▶ _YOUR ASSIGNMENT_:
Copy the data that follows, character for character, minus the pictures.

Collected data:
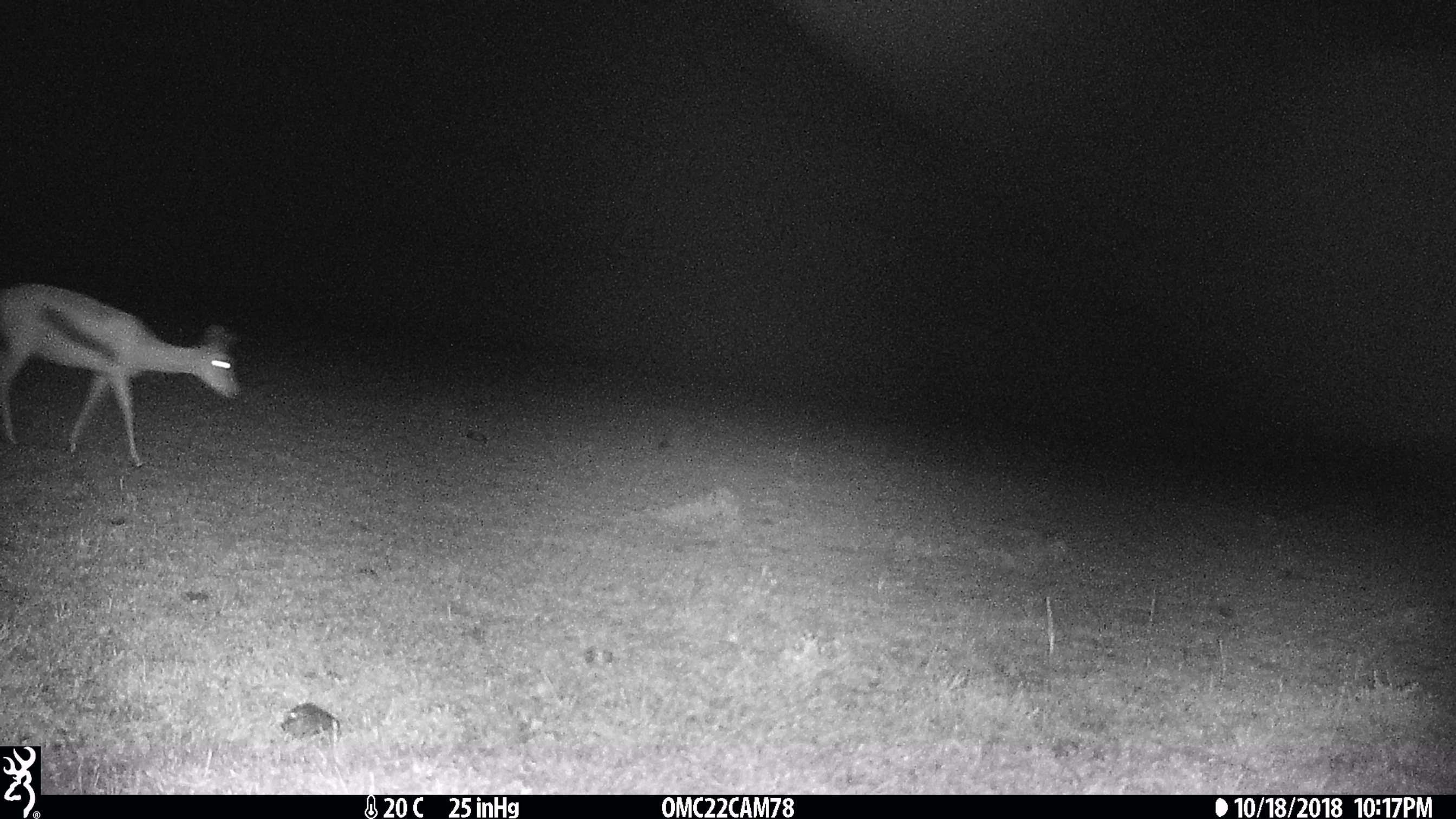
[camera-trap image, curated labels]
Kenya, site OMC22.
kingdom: Animalia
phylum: Chordata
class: Mammalia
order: Artiodactyla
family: Bovidae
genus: Eudorcas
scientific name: Eudorcas thomsonii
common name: thomon's gazelle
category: gazelle thomsons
Gazelle thomsons (thomon's gazelle) (Eudorcas thomsonii).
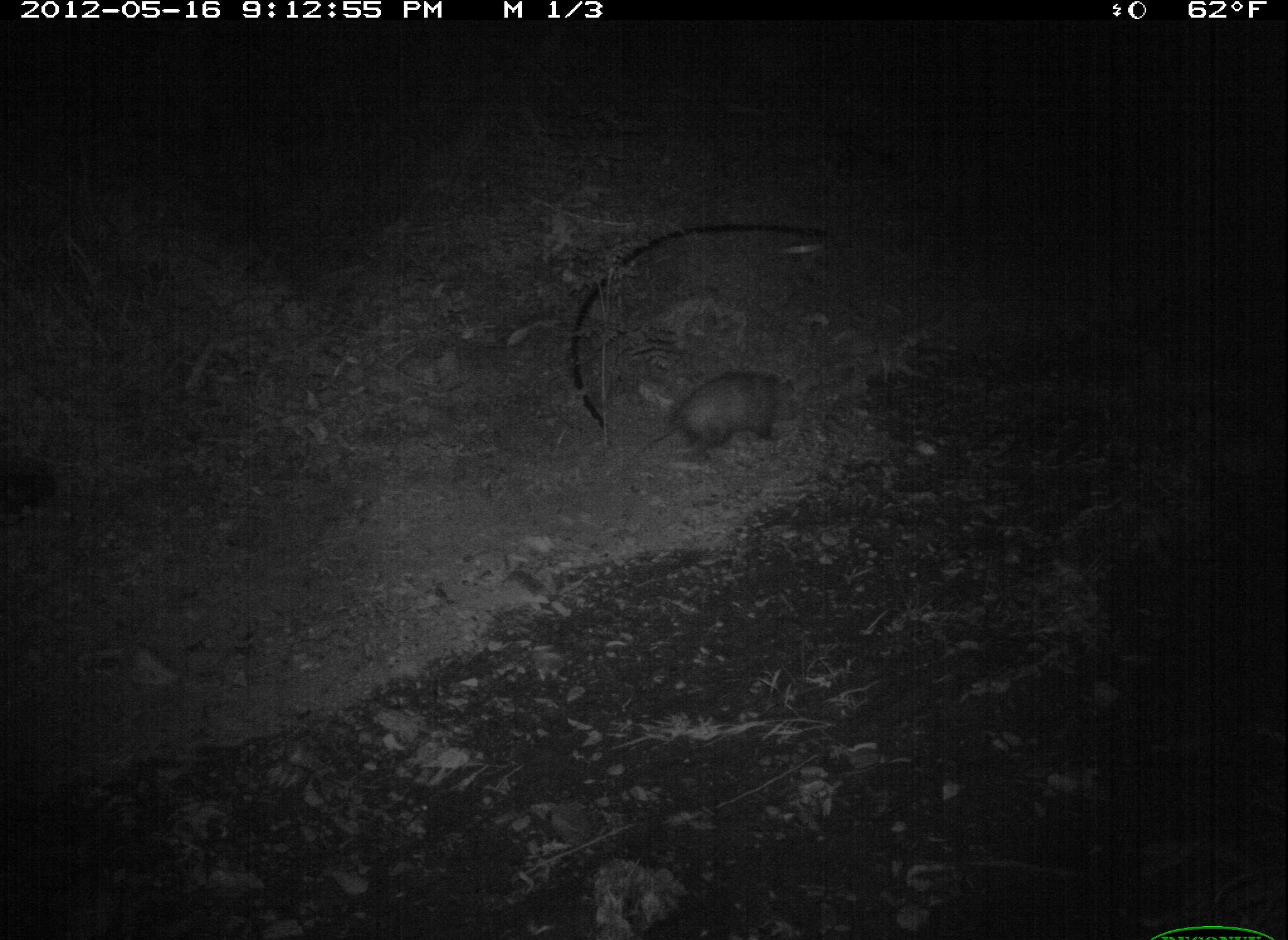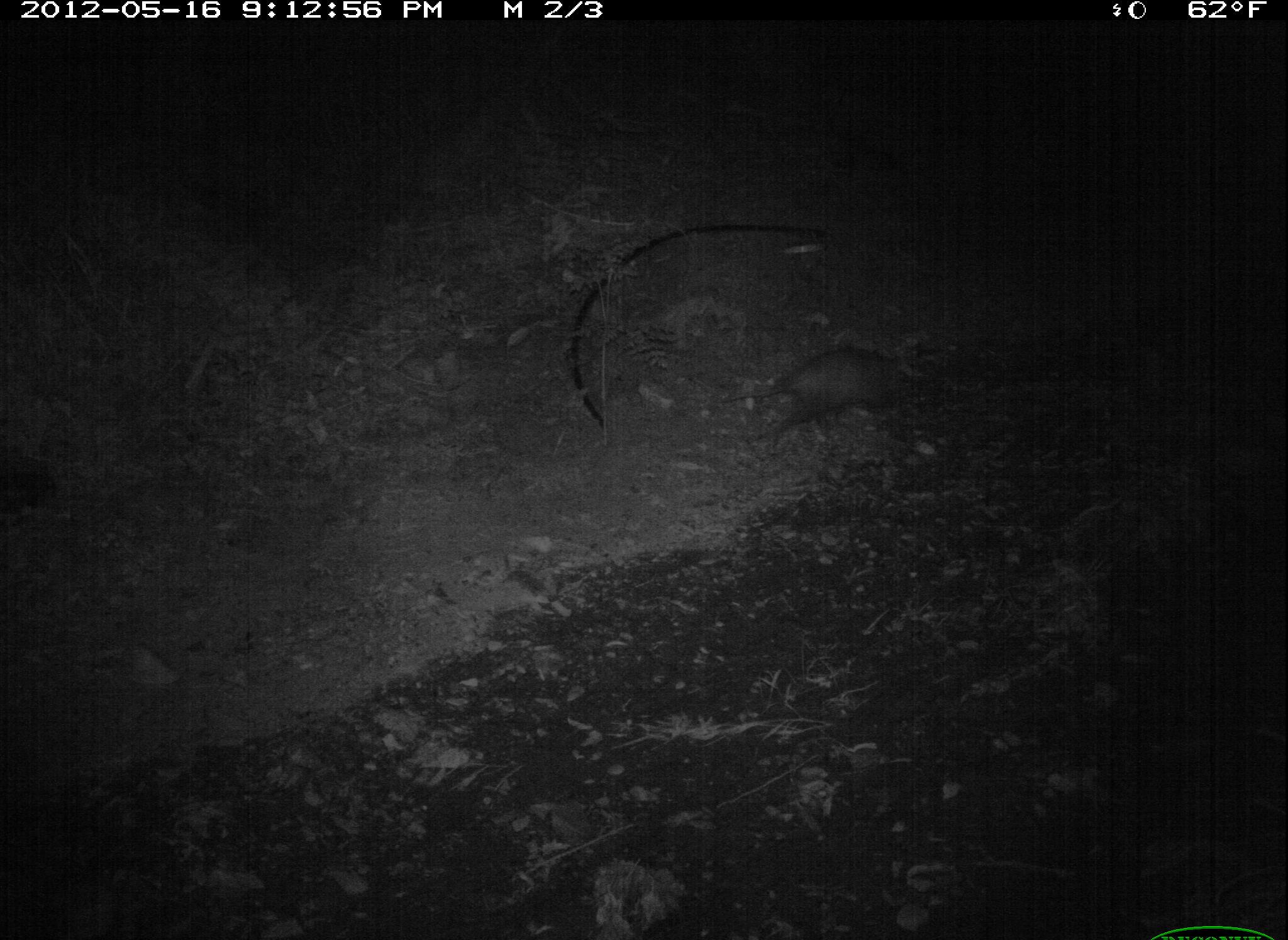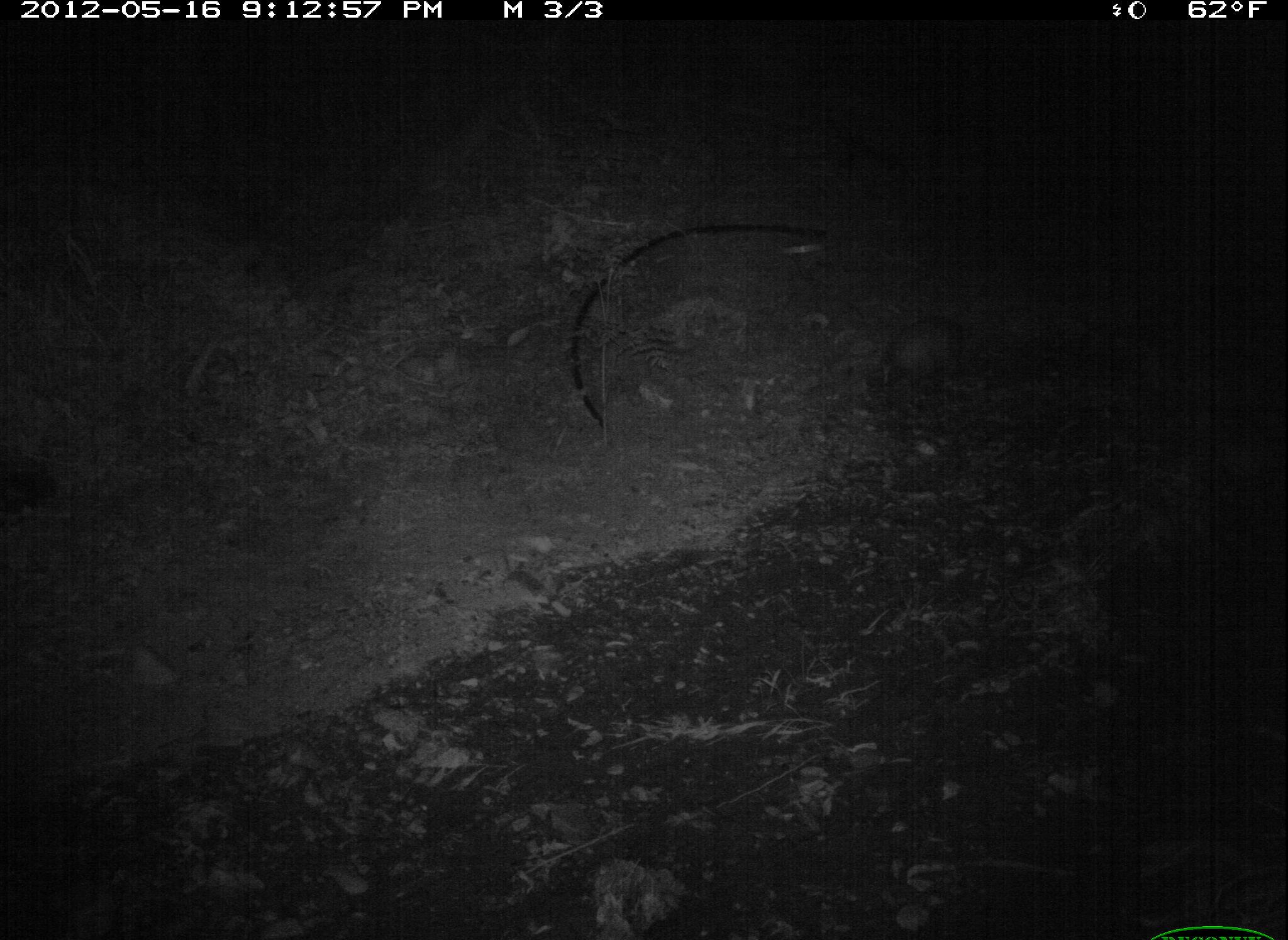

▶ _RESPONSE AREA_:
[camera-trap image, curated labels]
Kenya, site OMC22.
kingdom: Animalia
phylum: Chordata
class: Mammalia
order: Artiodactyla
family: Bovidae
genus: Eudorcas
scientific name: Eudorcas thomsonii
common name: thomon's gazelle
category: gazelle thomsons
Gazelle thomsons (thomon's gazelle) (Eudorcas thomsonii).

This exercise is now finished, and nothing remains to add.